The question is: Which population in any area is the most vulnerable to food insecurity? And the data shows that the most vulnerable are children. They are more likely than adults to go hungry in every single state. And the number of children without secure access to food varies in each state. In North Dakota, 10 percent of children experience food insecurity; in New Mexico, that number rises to 24 percent of children. Also, 87 percent of counties that are in the top 10 percent of food insecure areas can be found in the South.
Is help on the way? Not a chance. The Trump Administration is currently trying to tighten work requirements for the Supplemental Nutrition Assistance Program (SNAP) AKA food stamps that people who do not reach a certain income threshold can use to purchase food. If the changes take effect the way the President has instructed, as many as 750,000 people will lose their SNAP benefits.

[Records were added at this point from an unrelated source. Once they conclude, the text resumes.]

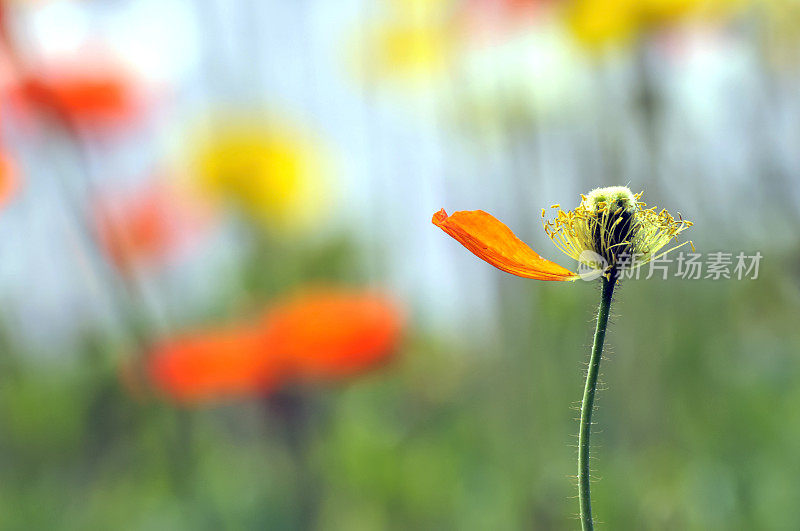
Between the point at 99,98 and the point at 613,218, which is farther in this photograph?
the point at 99,98

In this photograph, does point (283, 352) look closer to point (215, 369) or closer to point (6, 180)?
point (215, 369)

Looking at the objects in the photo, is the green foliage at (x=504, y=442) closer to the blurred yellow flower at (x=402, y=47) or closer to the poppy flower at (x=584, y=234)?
the blurred yellow flower at (x=402, y=47)

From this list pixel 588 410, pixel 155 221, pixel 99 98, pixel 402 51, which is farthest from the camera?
pixel 402 51

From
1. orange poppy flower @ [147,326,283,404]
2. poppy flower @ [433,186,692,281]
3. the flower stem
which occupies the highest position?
poppy flower @ [433,186,692,281]

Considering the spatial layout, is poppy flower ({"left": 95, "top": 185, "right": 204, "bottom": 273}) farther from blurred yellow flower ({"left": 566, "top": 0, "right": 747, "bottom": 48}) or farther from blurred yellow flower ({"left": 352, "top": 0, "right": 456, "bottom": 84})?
blurred yellow flower ({"left": 566, "top": 0, "right": 747, "bottom": 48})

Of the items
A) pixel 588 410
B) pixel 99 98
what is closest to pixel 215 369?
pixel 99 98

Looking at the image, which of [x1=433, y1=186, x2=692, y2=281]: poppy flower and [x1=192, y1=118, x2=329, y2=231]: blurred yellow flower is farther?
[x1=192, y1=118, x2=329, y2=231]: blurred yellow flower

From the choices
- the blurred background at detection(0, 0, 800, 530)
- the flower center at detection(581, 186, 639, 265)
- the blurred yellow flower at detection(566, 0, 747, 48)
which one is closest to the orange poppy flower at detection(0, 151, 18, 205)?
the blurred background at detection(0, 0, 800, 530)

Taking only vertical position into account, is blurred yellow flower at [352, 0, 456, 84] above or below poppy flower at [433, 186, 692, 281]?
above
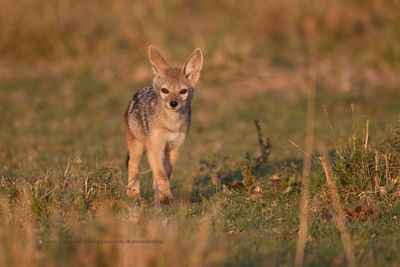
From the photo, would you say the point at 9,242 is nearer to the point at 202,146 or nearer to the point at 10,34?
A: the point at 202,146

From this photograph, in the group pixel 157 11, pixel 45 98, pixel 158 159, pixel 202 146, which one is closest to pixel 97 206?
pixel 158 159

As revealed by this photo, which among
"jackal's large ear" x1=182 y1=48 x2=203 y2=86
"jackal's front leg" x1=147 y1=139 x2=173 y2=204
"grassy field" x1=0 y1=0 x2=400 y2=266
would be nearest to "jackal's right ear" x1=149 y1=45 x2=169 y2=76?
"jackal's large ear" x1=182 y1=48 x2=203 y2=86

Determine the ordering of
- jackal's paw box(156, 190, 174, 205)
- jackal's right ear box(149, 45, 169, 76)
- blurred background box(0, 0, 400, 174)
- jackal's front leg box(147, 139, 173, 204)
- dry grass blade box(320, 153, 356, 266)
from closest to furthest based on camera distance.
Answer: dry grass blade box(320, 153, 356, 266) < jackal's paw box(156, 190, 174, 205) < jackal's front leg box(147, 139, 173, 204) < jackal's right ear box(149, 45, 169, 76) < blurred background box(0, 0, 400, 174)

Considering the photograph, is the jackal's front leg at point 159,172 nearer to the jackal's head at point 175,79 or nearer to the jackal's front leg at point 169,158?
the jackal's front leg at point 169,158

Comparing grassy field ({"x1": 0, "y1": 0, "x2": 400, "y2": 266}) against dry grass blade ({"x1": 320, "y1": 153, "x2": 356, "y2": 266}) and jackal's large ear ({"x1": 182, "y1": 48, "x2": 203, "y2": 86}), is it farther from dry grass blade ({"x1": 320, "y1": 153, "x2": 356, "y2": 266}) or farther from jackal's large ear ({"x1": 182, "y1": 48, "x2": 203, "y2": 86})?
jackal's large ear ({"x1": 182, "y1": 48, "x2": 203, "y2": 86})

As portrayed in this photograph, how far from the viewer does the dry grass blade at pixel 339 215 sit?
5.90 meters

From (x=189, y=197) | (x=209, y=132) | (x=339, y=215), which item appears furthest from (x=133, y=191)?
(x=209, y=132)

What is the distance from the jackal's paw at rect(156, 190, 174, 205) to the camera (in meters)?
8.01

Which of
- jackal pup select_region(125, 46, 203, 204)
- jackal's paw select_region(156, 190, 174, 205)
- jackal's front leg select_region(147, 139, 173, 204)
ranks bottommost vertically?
jackal's paw select_region(156, 190, 174, 205)

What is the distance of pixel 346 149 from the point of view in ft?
27.2

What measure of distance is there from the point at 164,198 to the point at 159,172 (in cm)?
42

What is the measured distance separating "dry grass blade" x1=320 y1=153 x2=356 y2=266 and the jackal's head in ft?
5.59

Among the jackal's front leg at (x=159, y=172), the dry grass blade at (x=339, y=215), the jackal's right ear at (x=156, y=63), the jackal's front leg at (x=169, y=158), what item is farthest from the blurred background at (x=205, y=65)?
the dry grass blade at (x=339, y=215)

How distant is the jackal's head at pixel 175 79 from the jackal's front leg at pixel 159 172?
1.50ft
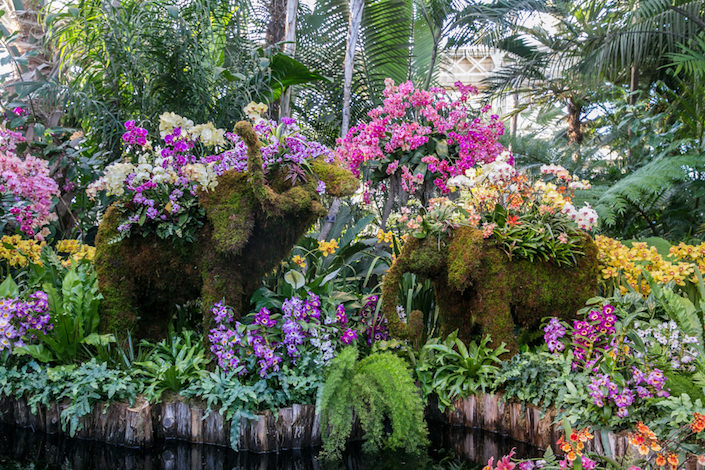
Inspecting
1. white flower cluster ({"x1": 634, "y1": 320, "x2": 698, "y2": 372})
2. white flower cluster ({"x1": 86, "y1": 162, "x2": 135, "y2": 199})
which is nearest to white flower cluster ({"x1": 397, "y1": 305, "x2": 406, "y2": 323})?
white flower cluster ({"x1": 634, "y1": 320, "x2": 698, "y2": 372})

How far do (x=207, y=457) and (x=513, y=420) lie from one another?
1.68 metres

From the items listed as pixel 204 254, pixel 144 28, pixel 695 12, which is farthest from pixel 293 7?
pixel 695 12

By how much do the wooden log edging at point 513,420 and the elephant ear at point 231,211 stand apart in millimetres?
1598

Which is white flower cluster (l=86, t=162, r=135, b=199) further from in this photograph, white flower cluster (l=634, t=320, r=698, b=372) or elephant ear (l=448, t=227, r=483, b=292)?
white flower cluster (l=634, t=320, r=698, b=372)

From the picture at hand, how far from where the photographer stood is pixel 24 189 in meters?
3.90

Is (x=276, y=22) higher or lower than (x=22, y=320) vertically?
higher

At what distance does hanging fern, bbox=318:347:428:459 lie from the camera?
9.11ft

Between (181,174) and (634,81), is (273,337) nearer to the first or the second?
(181,174)

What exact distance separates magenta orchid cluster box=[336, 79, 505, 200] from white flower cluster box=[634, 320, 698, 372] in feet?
5.72

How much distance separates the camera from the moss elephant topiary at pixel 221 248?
2879 millimetres

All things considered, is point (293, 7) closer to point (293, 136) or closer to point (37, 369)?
point (293, 136)

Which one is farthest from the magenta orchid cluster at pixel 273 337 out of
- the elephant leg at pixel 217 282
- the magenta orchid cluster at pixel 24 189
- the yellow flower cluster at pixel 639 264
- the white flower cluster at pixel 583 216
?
the magenta orchid cluster at pixel 24 189

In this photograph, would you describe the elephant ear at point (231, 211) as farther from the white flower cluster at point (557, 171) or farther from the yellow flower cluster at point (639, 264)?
the yellow flower cluster at point (639, 264)

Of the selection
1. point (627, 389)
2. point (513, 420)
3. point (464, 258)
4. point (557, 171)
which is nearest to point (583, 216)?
point (557, 171)
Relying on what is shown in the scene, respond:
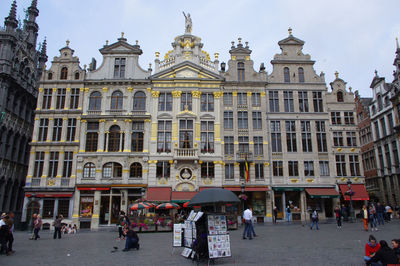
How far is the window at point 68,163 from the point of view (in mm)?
33875

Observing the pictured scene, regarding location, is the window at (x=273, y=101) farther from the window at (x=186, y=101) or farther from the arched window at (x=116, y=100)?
the arched window at (x=116, y=100)

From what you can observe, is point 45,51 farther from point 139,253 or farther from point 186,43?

Is SNAP enough, even if everyone who needed SNAP assistance had access to it? It does not appear so. The cost of food, shelter, and health care have all increased, so many struggling Americans have to do a terrible calculus each month and determine which of those three will have to be sacrificed in order to survive.
Feeding American found that the average cost per meal rose $0.02 across all counties, but that number varies dramatically by area, i.e., it’s $2.07 in Willacy County, Texas and $5.85 in Manhattan. The average SNAP benefit per person is only $126 per month, so that allows a beneficiary only about $1.40 per meal, clearly nowhere close to the average.